BRASÍLIA - O professor Ernani Pimentel fica louco da vida toda vez que escuta alguém dizer que Juscelino Kubitschek (1902-1976) foi o primeiro idealizador de Brasília. Ou que o Lago Sul, reduto de ricos e poderosos, é um bairro da cidade. Ou que a capital federal não tem esquinas. Não pense que Pimentel é um daqueles brasilienses convictos... Ele é mineiro. Mas, como brasileiro e professor , se diz indignado de ver erros sobre a história da capital do País sendo veiculados na imprensa e em livros escolares. ''São mais de 120'', diz ele.
Incomodado com tanta desinformação, Pimentel, que também é sócio de uma operadora de turismo, decidiu iniciar uma campanha para resgatar ''a verdadeira história de Brasília''. Juntou-se ao Instituto Histórico e Geográfico do Distrito Federal (IHG-DF), investiu R$ 15 mil para revirar os arquivos do IHG e chegar à ''verdade''. O levantamento resultou no livro ''Brasília, Capital do Brasil, Educação e Cultura pelo Turismo'' (Ed. Pórfiro, 141 págs.), lançado em setembro. A edição serviu de base para a elaboração do roteiro cívico-cultural, um conjunto de aulas itinerantes para estudantes a partir da 3 série de todo o País.
As crianças começam aprendendo que muito antes de JK, a transferência da capital para o interior já era defendida por nomes de peso como Tiradentes; pelo jornalista Hipólito José da Costa, dono do ''Correio Braziliense'', no século 19; por José Bonifácio, patriarca da Independência; e pelo Visconde de Porto Seguro, diplomata que se licenciou do cargo, em 1877, para fazer uma expedição científica até o Planalto Central, que serviu de base para a elaboração de um projeto de mudança da capital. Assim, JK apenas executou uma determinação já prevista na Constituição.
Como não poderia faltar um toque místico, as crianças ouvirão, ainda, que São João Bosco, educador italiano canonizado pela Igreja em 1934, teve um sonho profético em 1883. Ele previu que ''entre os graus 15 e 20 (do Brasil), havia uma enseada extensa e larga e, quando se vierem a escavar as minas escondidas em meio a estes montes, aparecerá a Terra Prometida, onde correrá leite e mel''. Segundo a visão de Bosco, a terra produziria uma ''riqueza inconcebível''. Seria só coincidência que essa 'riqueza inconcebível' tenha se transformado na cidade com a maior renda per capita do País?

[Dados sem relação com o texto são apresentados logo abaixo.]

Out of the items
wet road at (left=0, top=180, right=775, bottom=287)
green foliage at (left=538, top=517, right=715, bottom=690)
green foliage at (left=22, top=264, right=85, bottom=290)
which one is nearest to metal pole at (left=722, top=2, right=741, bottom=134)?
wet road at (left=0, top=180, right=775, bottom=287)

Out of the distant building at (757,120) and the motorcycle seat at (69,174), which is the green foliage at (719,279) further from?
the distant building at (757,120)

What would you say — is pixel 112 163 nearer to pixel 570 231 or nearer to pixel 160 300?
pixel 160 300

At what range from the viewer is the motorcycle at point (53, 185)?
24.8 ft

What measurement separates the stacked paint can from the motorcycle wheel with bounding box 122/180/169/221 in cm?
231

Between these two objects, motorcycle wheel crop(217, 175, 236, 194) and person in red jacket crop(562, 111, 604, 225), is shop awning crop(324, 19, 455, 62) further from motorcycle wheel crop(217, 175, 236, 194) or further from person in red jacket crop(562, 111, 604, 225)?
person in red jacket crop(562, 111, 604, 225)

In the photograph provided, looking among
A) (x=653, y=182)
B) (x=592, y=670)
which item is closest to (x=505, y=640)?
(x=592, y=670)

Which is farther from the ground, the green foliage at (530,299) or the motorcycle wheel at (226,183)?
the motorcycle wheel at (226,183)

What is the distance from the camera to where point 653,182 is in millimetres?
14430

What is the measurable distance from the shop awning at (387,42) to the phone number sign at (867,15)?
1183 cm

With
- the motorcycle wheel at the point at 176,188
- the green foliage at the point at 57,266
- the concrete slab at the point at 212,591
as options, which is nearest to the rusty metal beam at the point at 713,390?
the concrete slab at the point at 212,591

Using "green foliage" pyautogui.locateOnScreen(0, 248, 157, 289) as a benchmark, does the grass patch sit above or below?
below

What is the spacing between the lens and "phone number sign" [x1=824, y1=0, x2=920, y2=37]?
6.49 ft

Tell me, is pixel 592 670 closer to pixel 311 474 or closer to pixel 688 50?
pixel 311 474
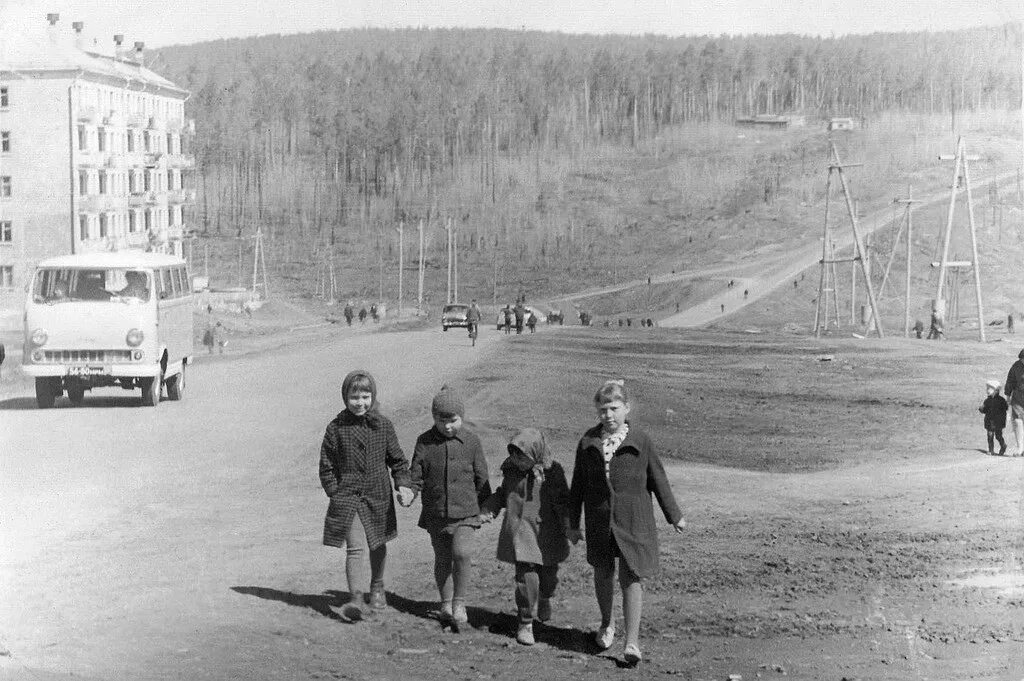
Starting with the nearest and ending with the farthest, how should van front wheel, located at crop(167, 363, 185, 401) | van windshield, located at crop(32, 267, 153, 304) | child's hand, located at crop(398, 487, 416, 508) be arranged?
child's hand, located at crop(398, 487, 416, 508)
van windshield, located at crop(32, 267, 153, 304)
van front wheel, located at crop(167, 363, 185, 401)

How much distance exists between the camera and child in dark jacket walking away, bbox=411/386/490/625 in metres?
5.46

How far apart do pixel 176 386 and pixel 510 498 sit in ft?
12.4

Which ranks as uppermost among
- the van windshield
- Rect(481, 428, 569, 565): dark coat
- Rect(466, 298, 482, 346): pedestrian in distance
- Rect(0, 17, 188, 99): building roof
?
Rect(0, 17, 188, 99): building roof

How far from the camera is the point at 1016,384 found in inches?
294

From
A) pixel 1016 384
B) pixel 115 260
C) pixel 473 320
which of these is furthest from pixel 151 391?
pixel 1016 384

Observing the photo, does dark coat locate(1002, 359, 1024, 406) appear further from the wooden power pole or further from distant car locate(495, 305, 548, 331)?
distant car locate(495, 305, 548, 331)

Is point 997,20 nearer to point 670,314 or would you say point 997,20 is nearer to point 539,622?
point 670,314

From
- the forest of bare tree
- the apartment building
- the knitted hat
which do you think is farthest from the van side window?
the knitted hat

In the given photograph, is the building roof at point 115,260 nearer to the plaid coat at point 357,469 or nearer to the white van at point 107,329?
the white van at point 107,329

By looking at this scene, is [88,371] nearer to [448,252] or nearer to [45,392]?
[45,392]

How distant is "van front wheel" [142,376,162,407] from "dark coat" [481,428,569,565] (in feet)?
11.7

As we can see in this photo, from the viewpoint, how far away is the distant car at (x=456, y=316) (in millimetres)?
7633

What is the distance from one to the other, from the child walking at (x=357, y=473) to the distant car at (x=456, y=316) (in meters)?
2.10

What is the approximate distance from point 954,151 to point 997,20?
680 mm
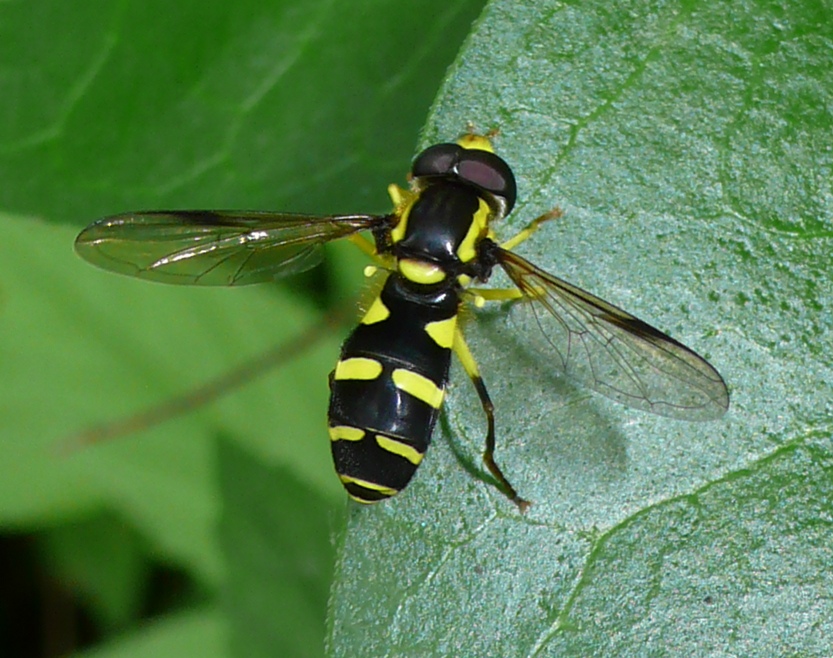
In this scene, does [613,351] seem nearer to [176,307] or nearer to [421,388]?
[421,388]

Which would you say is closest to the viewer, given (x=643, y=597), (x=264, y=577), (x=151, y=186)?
(x=643, y=597)

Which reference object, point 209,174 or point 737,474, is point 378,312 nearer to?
point 209,174

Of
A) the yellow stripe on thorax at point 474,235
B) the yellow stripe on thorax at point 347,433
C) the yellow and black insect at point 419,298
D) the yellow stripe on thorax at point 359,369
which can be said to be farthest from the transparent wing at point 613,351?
A: the yellow stripe on thorax at point 347,433

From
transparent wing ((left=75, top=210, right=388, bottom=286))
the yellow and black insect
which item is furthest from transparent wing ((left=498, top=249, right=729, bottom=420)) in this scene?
transparent wing ((left=75, top=210, right=388, bottom=286))

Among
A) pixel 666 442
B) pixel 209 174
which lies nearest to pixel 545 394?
pixel 666 442

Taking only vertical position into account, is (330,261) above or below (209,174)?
below

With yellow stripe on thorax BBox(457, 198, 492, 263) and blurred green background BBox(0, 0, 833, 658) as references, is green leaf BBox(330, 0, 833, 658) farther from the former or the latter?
yellow stripe on thorax BBox(457, 198, 492, 263)

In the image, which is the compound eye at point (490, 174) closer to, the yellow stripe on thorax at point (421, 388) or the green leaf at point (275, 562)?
the yellow stripe on thorax at point (421, 388)
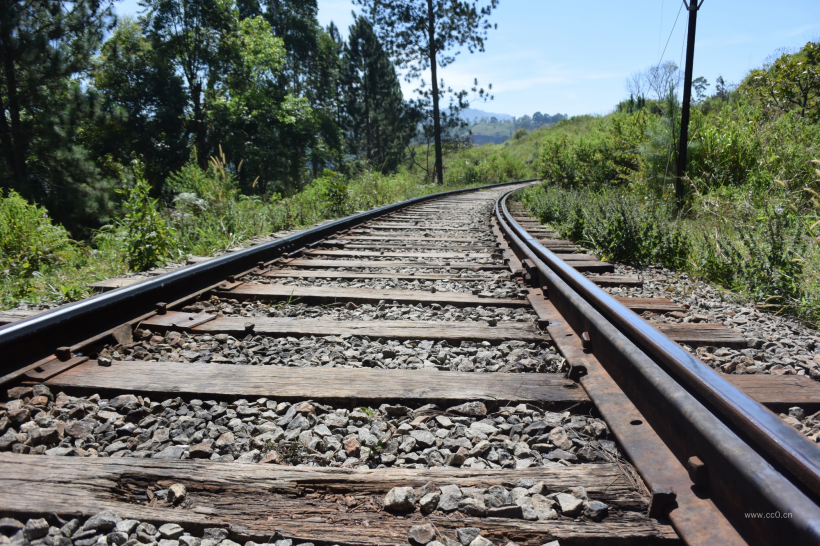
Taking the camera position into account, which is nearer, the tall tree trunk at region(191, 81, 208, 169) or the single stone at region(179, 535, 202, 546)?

Depois da introdução, as crianças saem da sala de aula para conhecer pontos importantes da história local. Visitam, por exemplo, a pedra fundamental da cidade que, por ironia, fica em Planaltina, a 30 quilômetros da capital.
Descobre-se que o Lago Sul, Brasília e Taguatinga são três das 19 regiões administrativas do Distrito Federal e têm administrações próprias. Daí o erro em dizer que se mora no Lago Sul, em Brasília. Por causa do plano piloto, explica Pimentel, Brasília não tem bairros tem setores. É o que indicam aqueles endereços esquisitos que começam com siglas como SQS (Super Quadra Sul).
No fundo, os erros sobre divisão administrativa do Distrito Federal importam pouco. O legal mesmo é a iniciativa de aproximar jovens do poder. Na hora do almoço, por exemplo, as turmas sobem para comer no restaurante do Ministério do Planejamento, que oferece uma bela vista do Lago Paranoá. Aos poucos, alguns mitos são desfeitos. Outros, mitificados ainda mais. A tal esquina que o professor Pimentel prometeu mostrar, por exemplo, ficou no papel. Talvez não exista mesmo.